Every incident progresses through the following statuses. Scrubbe records timestamps at key transitions — `acknowledgedAt`, `resolvedAt`, and `closedAt` — which feed into MTTR calculations and SLA tracking.

<Steps>
  <Step title="OPEN">
    The incident has been created and is awaiting a responder. Tickets created manually or promoted from an unmatched signal start here. SLA response timers begin as soon as a ticket reaches `OPEN`.
  </Step>

  <Step title="ACKNOWLEDGED">
    A team member has accepted the incident. The response SLA timer stops here. Use `PUT /api/v1/incident-ticket/:id` to move a ticket to this status.
  </Step>

  <Step title="INVESTIGATION">
    Active investigation is underway. The team is diagnosing root cause.
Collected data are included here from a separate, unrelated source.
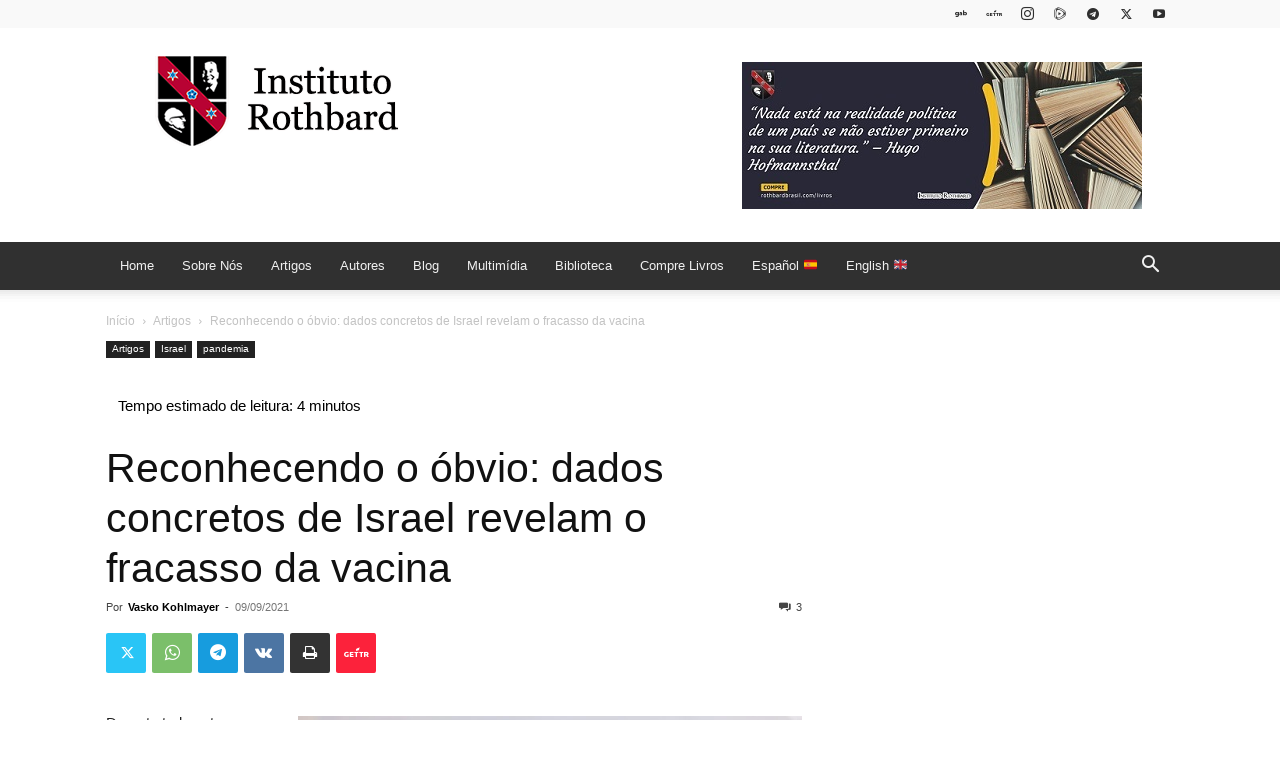

--- FILE ---
content_type: text/html; charset=UTF-8
request_url: https://rothbardbrasil.com/wp-admin/admin-ajax.php?td_theme_name=Newspaper&v=12.7.4
body_size: -385
content:
{"29983":554}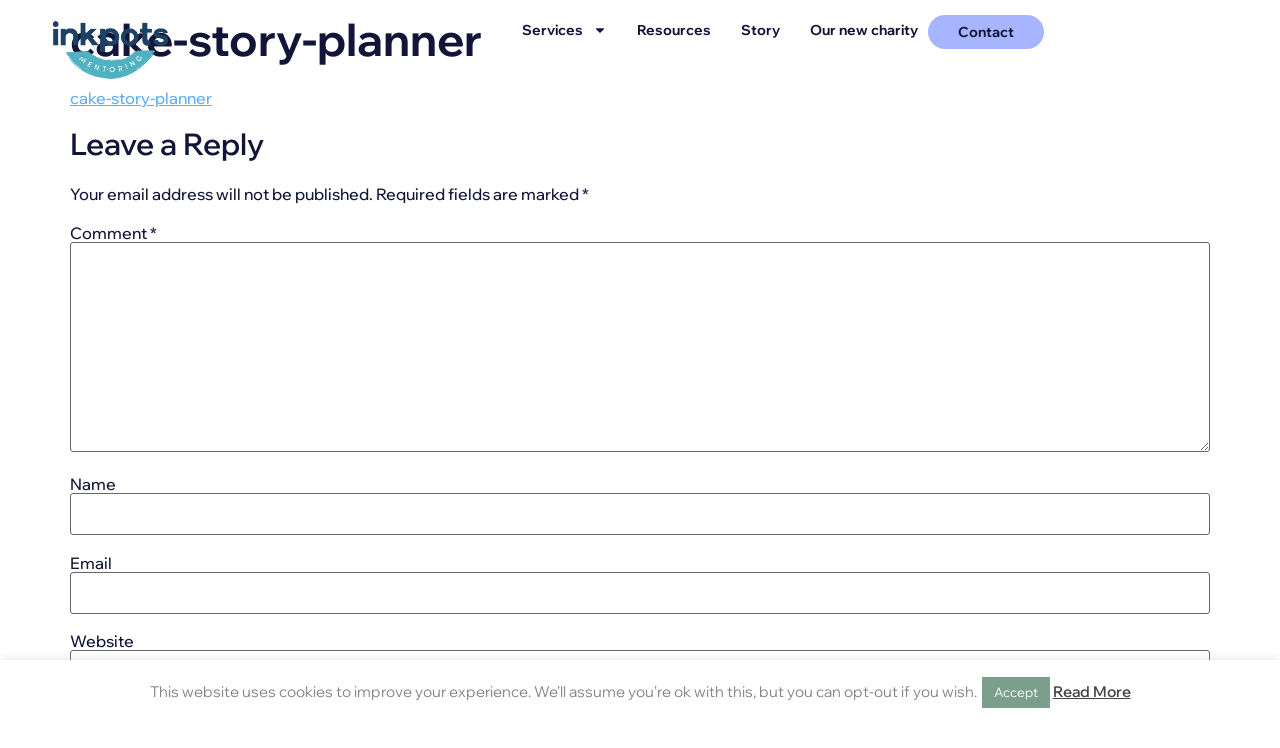

--- FILE ---
content_type: text/css
request_url: https://inkpots.org/wp-content/plugins/elementor-pro/assets/css/conditionals/popup.min.css?ver=3.32.2
body_size: 131
content:
[data-elementor-type=popup] .elementor-section-wrap:not(:empty)+#elementor-add-new-section,[data-elementor-type=popup]:not(.elementor-edit-area){display:none}.elementor-popup-modal.dialog-type-lightbox{background-color:transparent;display:flex;pointer-events:none;-webkit-user-select:auto;-moz-user-select:auto;user-select:auto}.elementor-popup-modal .dialog-buttons-wrapper,.elementor-popup-modal .dialog-header{display:none}.elementor-popup-modal .dialog-close-button{display:none;inset-inline-end:20px;margin-top:0;opacity:1;pointer-events:all;top:20px;z-index:9999}.elementor-popup-modal .dialog-close-button svg{fill:#1f2124;height:1em;width:1em}.elementor-popup-modal .dialog-widget-content{background-color:#fff;border-radius:0;box-shadow:none;max-height:100%;max-width:100%;overflow:visible;pointer-events:all;width:auto}.elementor-popup-modal .dialog-message{display:flex;max-height:100vh;max-width:100vw;overflow:auto;padding:0;width:640px}.elementor-popup-modal .elementor{width:100%}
During this phase, engineers typically add comments, link related changes, and use AI analysis tools.
  </Step>

  <Step title="MITIGATED">
    The immediate impact has been reduced or stopped, but the root cause may not yet be fully addressed. You can communicate mitigation to stakeholders from this state.
  </Step>

  <Step title="RESOLVED">
    The incident is fully resolved. Call `POST /api/v1/incident-ticket/resolve/:id` to transition a ticket to this state. Resolution triggers post-mortem creation and optionally publishes a summary to the customer knowledge base.
  </Step>

  <Step title="CLOSED">
    The incident record has been reviewed and closed. No further action is expected.
  </Step>
</Steps>

<Note>
  Incidents raised by Scrubbe's automation pipeline may also pass through intermediate machine states (`DETECTED`, `ENRICHED`, `ACTION_PROPOSED`, `EXECUTING`) before reaching `OPEN`. These transitions happen automatically and do not require manual action.
</Note>

## Priority levels

Priority determines how urgently the incident must be addressed and which SLA policy applies.

| Priority   | When to use                                                                    |
| ---------- | ------------------------------------------------------------------------------ |
| `LOW`      | Minimal or no user impact; can be addressed in normal work hours               |
| `MEDIUM`   | Degraded experience for some users; requires a response within business hours  |
| `HIGH`     | Significant user impact; requires prompt attention outside normal hours        |
| `CRITICAL` | Full service outage or data loss risk; requires immediate response at any hour |

## Comments and messages

Two collaboration primitives are available on every ticket:

* **Comments** (`POST /api/v1/incident-ticket/comment`) — structured annotations on the ticket record. Use these for status updates, investigation notes, and decisions. Retrieve all comments for a ticket with `GET /api/v1/incident-ticket/comment/:ticketId`.
* **Messages** (`POST /api/v1/incident-ticket/message/:ticketId`) — real-time chat thread attached to the ticket. Use these for live coordination during an active incident. Retrieve the thread with `GET /api/v1/incident-ticket/message/:ticketId`.

## Analytics

`GET /api/v1/incident-ticket/analytics` returns aggregated metrics for your incidents, including volume by status, priority distribution, and MTTR trends. Use this endpoint to populate dashboards or audit SLA compliance.

## Resolution and the customer knowledge base

When you resolve an incident, Scrubbe generates a post-mortem record and an AI-assisted analysis. You can then publish a sanitized resolution summary to the customer knowledge base:

```http theme={null}
POST /api/v1/incident-ticket/resolve/customer-kb/:id
```

This makes the resolution visible to users with access to your customer portal, keeping them informed without requiring manual communication.